O presidente eleito Luiz Inácio Lula da Silva se reuniu nesta sexta-feira (18), em Lisboa, com o presidente de Portugal, Marcelo Rebelo de Sousa, e com o primeiro-ministro do país, António Costa. O encontro ocorreu após a passagem de Lula pela 27ª Conferência do Clima das Nações Unidas (COP27), no Egito. Depois do encontro privado, Lula e Costa falaram à imprensa. O presidente eleito assegurou que seu governo retomará o diálogo com todos os países. “Fazia quatro anos que o Brasil estava totalmente isolado no mundo. Nenhum país que sofreu bloqueio nesses últimos 30 anos teve o isolamento que o Brasil teve por culpa do próprio governo brasileiro. Não foi o mundo que isolou o Brasil, foi o Brasil que se isolou”, afirmou.

Lula também pediu mudanças na governança global, incluindo uma reforma no Conselho de Segurança da ONU, para torná-lo mais representativo, na visão do presidente eleito.

Responsabilidade fiscal

Questionado por jornalistas sobre as contas públicas do novo governo, após oscilações no mercado financeiro por conta de medidas anunciadas pela equipe de transição – como a proposta para excluir o Bolsa Família da regra do teto de gastos – Lula enumerou feitos de seus dois mandatos anteriores (2003-2010) e disse que tem compromisso com os brasileiros, especialmente os mais pobres.

“Ao terminar o meu governo, a inflação estava 4,5%, a nossa dívida tinha caído de 60,5% para 37,7%, o Brasil tinha pago sua dívida com o FMI [o Fundo Monetário Internacional] e emprestado US$ 15 bilhões para o FMI. E o Brasil tinha feito uma reserva de US$ 370 bilhões, que é o que sustenta o Brasil até hoje. Ninguém tem autoridade pra falar em política fiscal comigo, porque durante todo o meu período de governo, eu fui único país do G20 que fiz superávit primário”, sentenciou. 

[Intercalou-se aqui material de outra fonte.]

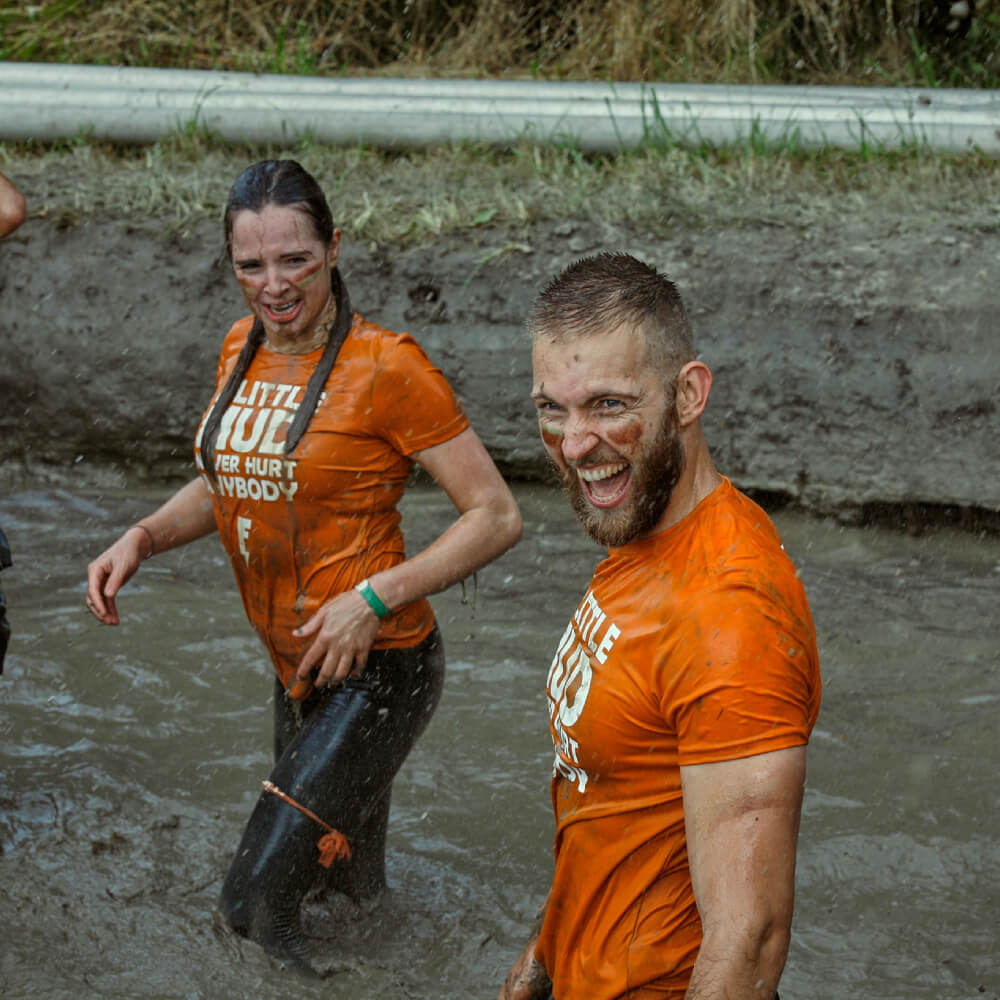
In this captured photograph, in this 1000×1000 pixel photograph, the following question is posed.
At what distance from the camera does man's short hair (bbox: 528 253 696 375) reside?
221cm

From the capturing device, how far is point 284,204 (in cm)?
378

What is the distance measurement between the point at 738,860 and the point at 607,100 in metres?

“Vou cuidar desse povo como ninguém jamais cuidou, vou voltar a fazer ele sorrir, aumentar salário mínimo todo ano e gerar emprego nesse país. Vamos voltar a ser responsáveis do ponto de vista fiscal sem precisar atender tudo o que o sistema financeiro quer. Eu fui eleito para cuidar de 215 milhões de brasileiros, sobretudo das pessoas mais necessitadas”, acrescentou.

Após o giro internacional, o presidente eleito deve retomar a agenda da transição de governo na semana que vem, no Brasil, quando começa a analisar nomes para compor sua equipe ministerial.